The dagster-aws integration library provides the PipesECSClient resource which can be used to launch AWS ECS tasks from Dagster assets and ops. Dagster can receive regular events like logs, asset checks, or asset materializations from jobs launched with this client. Using it requires minimal code changes on the task side.


Prerequisites#

  • In the Dagster environment, you'll need to:

    • Install the following packages:

      pip install dagster dagster-webserver dagster-aws
      

      Refer to the Dagster installation guide for more info.

    • AWS authentication credentials configured. If you don't have this set up already, refer to the boto3 quickstart.

  • In AWS:

    • An existing AWS account
    • An AWS ECS task. To receive logs and events from a task container, it must have "logDriver" set to "awslogs" in "logConfiguration".

Step 1: Install the dagster-pipes module in your ECS environment#

Install the dagster-pipes module in the image used for your ECS task. For example, you can install the dependency with pip in your image Dockerfile:

FROM python:3.11-slim

RUN python -m pip install dagster-pipes

# copy the task script
COPY . .

Step 2: Add dagster-pipes to the ECS task script#

Call open_dagster_pipes in the ECS task script to create a context that can be used to send messages to Dagster:

from dagster_pipes import (
    PipesEnvVarParamsLoader,
    PipesS3ContextLoader,
    open_dagster_pipes,
)


def main():
    with open_dagster_pipes() as pipes:
        pipes.log.info("Hello from AWS ECS task!")
        pipes.report_asset_materialization(
            metadata={"some_metric": {"raw_value": 0, "type": "int"}},
            data_version="alpha",
        )


if __name__ == "__main__":
    main()

Step 3: Create an asset using the PipesECSClient to launch the task#

In the Dagster asset/op code, use the PipesECSClient resource to launch the job:

import os

# dagster_glue_pipes.py
import boto3
from dagster_aws.pipes import PipesECSClient
from docutils.nodes import entry

from dagster import AssetExecutionContext, asset


@asset
def ecs_pipes_asset(context: AssetExecutionContext, pipes_ecs_client: PipesECSClient):
    return pipes_ecs_client.run(
        context=context,
        run_task_params={
            "taskDefinition": "my-task",
            "count": 1,
        },
    ).get_materialize_result()

This will launch the AWS ECS task and wait until it reaches "STOPPED" status.
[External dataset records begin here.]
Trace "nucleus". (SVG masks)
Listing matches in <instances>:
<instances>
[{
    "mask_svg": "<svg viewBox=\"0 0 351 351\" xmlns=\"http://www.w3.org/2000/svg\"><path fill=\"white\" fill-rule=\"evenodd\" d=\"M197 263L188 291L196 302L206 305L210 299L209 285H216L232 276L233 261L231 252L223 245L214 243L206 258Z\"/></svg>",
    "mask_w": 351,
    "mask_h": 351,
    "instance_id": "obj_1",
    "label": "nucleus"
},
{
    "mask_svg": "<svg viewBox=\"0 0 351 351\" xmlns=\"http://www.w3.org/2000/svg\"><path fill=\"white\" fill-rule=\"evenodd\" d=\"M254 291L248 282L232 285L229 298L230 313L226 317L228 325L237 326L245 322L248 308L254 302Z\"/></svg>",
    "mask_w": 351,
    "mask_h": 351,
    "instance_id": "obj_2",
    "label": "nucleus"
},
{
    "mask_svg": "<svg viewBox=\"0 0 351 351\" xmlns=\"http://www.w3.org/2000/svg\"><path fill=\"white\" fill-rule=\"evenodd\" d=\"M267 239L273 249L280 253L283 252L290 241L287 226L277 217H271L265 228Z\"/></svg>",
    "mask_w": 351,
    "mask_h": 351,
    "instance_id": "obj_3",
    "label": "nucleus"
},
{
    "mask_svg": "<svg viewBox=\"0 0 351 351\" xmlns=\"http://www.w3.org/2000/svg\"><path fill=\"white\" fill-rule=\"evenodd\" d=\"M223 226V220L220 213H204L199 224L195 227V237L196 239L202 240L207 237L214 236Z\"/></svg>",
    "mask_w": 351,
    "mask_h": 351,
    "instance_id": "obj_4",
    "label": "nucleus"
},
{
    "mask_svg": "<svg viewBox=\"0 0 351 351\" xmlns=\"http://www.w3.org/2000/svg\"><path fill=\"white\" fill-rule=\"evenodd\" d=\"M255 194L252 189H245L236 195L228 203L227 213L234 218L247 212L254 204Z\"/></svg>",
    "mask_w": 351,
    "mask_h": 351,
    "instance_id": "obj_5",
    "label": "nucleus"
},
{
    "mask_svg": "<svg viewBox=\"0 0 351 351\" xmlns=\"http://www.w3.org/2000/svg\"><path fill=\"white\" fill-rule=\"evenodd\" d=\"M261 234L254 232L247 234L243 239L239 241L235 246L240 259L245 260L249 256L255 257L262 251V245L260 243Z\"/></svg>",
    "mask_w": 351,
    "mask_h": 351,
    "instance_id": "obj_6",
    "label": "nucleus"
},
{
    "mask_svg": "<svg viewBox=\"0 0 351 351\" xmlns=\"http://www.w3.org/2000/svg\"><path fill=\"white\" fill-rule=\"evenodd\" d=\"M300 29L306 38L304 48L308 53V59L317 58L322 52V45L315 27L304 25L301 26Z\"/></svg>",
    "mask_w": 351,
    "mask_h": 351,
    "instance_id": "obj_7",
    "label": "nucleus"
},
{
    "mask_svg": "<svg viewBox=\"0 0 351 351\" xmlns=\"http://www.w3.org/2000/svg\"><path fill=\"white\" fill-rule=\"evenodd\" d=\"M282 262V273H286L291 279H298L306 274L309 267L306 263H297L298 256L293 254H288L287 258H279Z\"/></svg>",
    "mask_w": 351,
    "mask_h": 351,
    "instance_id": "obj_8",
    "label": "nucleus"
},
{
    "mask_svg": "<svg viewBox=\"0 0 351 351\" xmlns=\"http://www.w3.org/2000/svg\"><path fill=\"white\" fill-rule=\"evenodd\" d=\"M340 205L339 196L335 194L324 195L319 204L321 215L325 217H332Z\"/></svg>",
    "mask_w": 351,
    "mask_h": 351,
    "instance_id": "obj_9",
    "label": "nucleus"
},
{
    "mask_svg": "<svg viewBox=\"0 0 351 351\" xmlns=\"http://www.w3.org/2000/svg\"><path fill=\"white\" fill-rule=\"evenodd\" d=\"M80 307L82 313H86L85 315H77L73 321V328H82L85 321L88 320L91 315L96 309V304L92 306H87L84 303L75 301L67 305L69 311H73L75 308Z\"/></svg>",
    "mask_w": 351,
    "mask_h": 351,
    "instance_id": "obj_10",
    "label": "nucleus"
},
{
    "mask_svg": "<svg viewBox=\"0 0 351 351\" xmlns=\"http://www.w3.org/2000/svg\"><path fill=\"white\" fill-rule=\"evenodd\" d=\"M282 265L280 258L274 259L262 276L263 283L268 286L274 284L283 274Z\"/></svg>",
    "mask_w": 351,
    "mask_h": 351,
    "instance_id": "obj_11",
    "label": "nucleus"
If any of the tasks's containers fail, the Dagster process will raise an exception. If the Dagster process is interrupted while the task is still running, the task will be terminated.


Step 4: Create Dagster definitions#

Next, add the PipesECSClient resource to your project's Definitions object:

from dagster import Definitions  # noqa
from dagster_aws.pipes import PipesS3MessageReader


defs = Definitions(
    assets=[ecs_pipes_asset],
    resources={"pipes_ecs_client": PipesECSClient()},
)

Dagster will now be able to launch the AWS ECS task from the ecs_pipes_asset asset, and receive logs and events from the task. If using the default message_reader PipesCloudwatchLogReader, logs will be read from the Cloudwatch log group specified in the container "logConfiguration" field definition. Logs from all containers in the task will be read.